* To-do list *
**A)** Translate this sentence from the High Court judgment into French: "These works were to take place within a defined geographic area broadly speaking in North Dublin and Dundalk."
**B)** Resume the High Court judgment on the pole-erection contract, carrying on after its final paragraph.

* Page text *
* * * * * * * * *
[2018] IEHC 761
THE HIGH COURT
[2009 No. 4425 P.]
RICHARD KNOWLES
PLAINTIFF
AND
THE ELECTRICITY SUPPLY BOARD
DEFENDANT
JUDGMENT of Mr. Justice Noonan delivered on the 21st day of December, 2018
Background Facts
1. The events giving rise to these proceedings occurred as far back as fourteen years ago. The proceedings were issued on the 18th May, 2009 followed almost immediately by a statement of claim delivered on the 22nd May, 2009. In that document, the plaintiff pleads that by letter dated the 25th May, 2004, he was invited to submit to the defendant a tender for the erection of steel and wooden poles and associated works. These works were to take place within a defined geographic area broadly speaking in North Dublin and Dundalk.
2. The plaintiff submitted a tender on the 14th June, 2004 and was subsequently awarded a contract in or about November, 2004 for the erection of low voltage (LV) wooden poles. During the course of negotiations for the award of the contract, the plaintiff pleads that it was represented to him by the defendant that if he acquired certain equipment, he would be awarded the contract and would be kept working at 80% of his operational capacity thus justifying the investment in the new equipment.
* * * * * * * * *
* Data listing *
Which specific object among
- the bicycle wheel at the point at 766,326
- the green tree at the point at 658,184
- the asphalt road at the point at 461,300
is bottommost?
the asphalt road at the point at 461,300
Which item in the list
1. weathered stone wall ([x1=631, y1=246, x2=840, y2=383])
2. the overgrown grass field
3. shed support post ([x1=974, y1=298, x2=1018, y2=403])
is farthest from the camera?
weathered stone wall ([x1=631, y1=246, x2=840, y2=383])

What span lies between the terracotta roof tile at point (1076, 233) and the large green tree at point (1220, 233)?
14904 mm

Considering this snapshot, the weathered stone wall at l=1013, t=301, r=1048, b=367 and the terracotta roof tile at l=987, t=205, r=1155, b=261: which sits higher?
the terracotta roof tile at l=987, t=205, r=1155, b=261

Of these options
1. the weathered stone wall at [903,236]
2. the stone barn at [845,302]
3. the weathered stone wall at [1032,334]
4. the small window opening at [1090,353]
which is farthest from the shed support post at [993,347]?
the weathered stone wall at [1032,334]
* * * * * * * * *
* The results *
**A)** Ces travaux devaient être réalisés dans une zone géographique définie, située pour l'essentiel dans le nord de Dublin et à Dundalk.

**B)**
3. The plaintiff pleads that he expected to receive work to the value of €782,000 but contrary to the representations made, he did not receive such a volume of work nor was he kept engaged at 80% of his capacity as promised. In consequence of this, he suffered loss which he quantified initially as being in excess of €500,000. The losses claimed for by the plaintiff appear to extend up to about September 2006 so that it was the best part of three years thereafter before proceedings were instituted.
4. The case thereafter pursued a fairly languid course. A defence and counterclaim were delivered on the 15th March, 2010 and the pleadings closed in May, 2012. Thereafter, little or nothing appears to have happened for three years when a request for discovery was made on the 6th March, 2015. Discovery was not agreed and a motion issued in October, 2015 resulting in an affidavit of discovery from the defendant sworn on the 5th February, 2016. Thereafter a Notice of Intention to Proceed was served in June 2016 followed by a notice of trial in the same month.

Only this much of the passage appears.